3

Trying to set up HA bastion servers. Failover, load balancing is not needed. Two servers running debian. bastion01 and bastion02. 192.168.0.10 and 192.168.0.11. Floating IP is 192.168.0.12.

I started out with these configs:

bastion01:

global_defs {
   notification_email {
    dev@null.com
   }   
   notification_email_from lb1@mydomain.com
   smtp_server localhost
   smtp_connect_timeout 30
}

vrrp_instance VI_1 {
    state MASTER
    interface eth0
    virtual_router_id 101 
    priority 101 
    advert_int 1
    authentication {
        auth_type PASS
        auth_pass 1111
    }   
    virtual_ipaddress {
        192.168.0.12
    }   
}

bastion02:

global_defs {
   notification_email {
     dev@null.com 
   }   
   notification_email_from lb2@mydomain.com
   smtp_server localhost
   smtp_connect_timeout 30
}

vrrp_instance VI_1 {
    state MASTER
    interface eth0
    virtual_router_id 101 
    priority 100 
    advert_int 1
    authentication {
        auth_type PASS
        auth_pass 1111
    }   
    virtual_ipaddress {
        192.168.0.12
    }   
}

This works absolutely great. Confirmed that the floating IP will fail over when either server is shutdown.
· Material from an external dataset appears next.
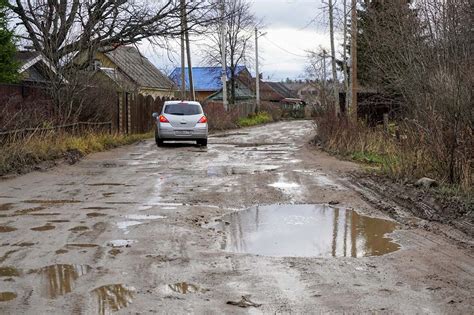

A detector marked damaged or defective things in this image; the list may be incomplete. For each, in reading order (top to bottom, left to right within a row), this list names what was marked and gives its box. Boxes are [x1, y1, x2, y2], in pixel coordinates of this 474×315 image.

However, it doesn't handle the case when ssh is stopped, but the server itself is still running.

For that, I'll need to add a TCP check.

It appears that keepalived's docs provide an example:

http://www.keepalived.org/LVS-NAT-Keepalived-HOWTO.html

However, their example involves loadbalancing, which just adds another layer of complexity I am not interested in.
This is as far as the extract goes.